America is struggling to find solutions to rising health care costs. The current administration’s efforts to curb health care costs largely rely on giving incentives to providers to supply efficient, coordinated care. As a result, providers are consolidating. Such consolidation often enhances efficiencies and quality of care. However, in certain circumstances, provider consolidation also increases provider market power and reduces consumer welfare.
The Affordable Care Act and the Federal Trade Commission/Department of Justice guidelines for accountable care organizations encourage provider integration to maximize cost savings and improve the quality of care provided—admirable ends to promote. Numerous states have followed, passing legislation promoting coordinated care and consolidation. See, e.g., N.Y. Pub. Health Law § 2999-aa. Unfortunately, the coordination of competing providers also raises antitrust risks. Antitrust enforcers will therefore screen provider consolidations to see whether they will likely achieve cost savings and improve patient care, or mask an attempt to acquire market power over insurance companies and competing providers.

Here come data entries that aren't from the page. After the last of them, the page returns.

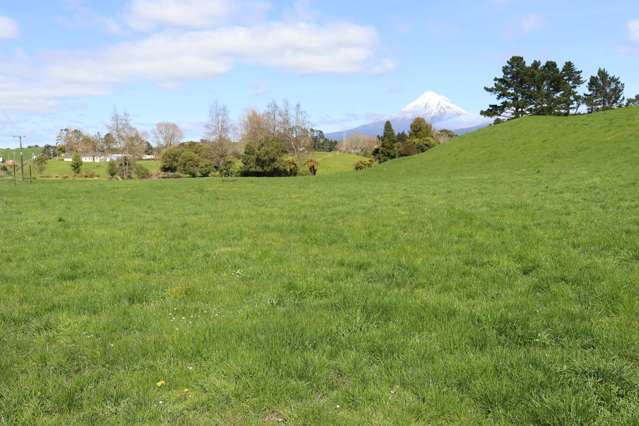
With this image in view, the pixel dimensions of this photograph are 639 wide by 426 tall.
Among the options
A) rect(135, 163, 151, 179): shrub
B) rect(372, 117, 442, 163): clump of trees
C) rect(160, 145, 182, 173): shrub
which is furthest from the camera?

This article discusses two forms of "provider consolidation": the consolidation of one hospital system with another hospital system, and the consolidation of a hospital system with a physician practice. It also addresses (1) market participants that are potentially affected by anti-competitive provider consolidations; (2) recent public antitrust enforcement actions challenging health care combinations; and (3) the availability and likelihood of a private antitrust challenge to a proposed combination.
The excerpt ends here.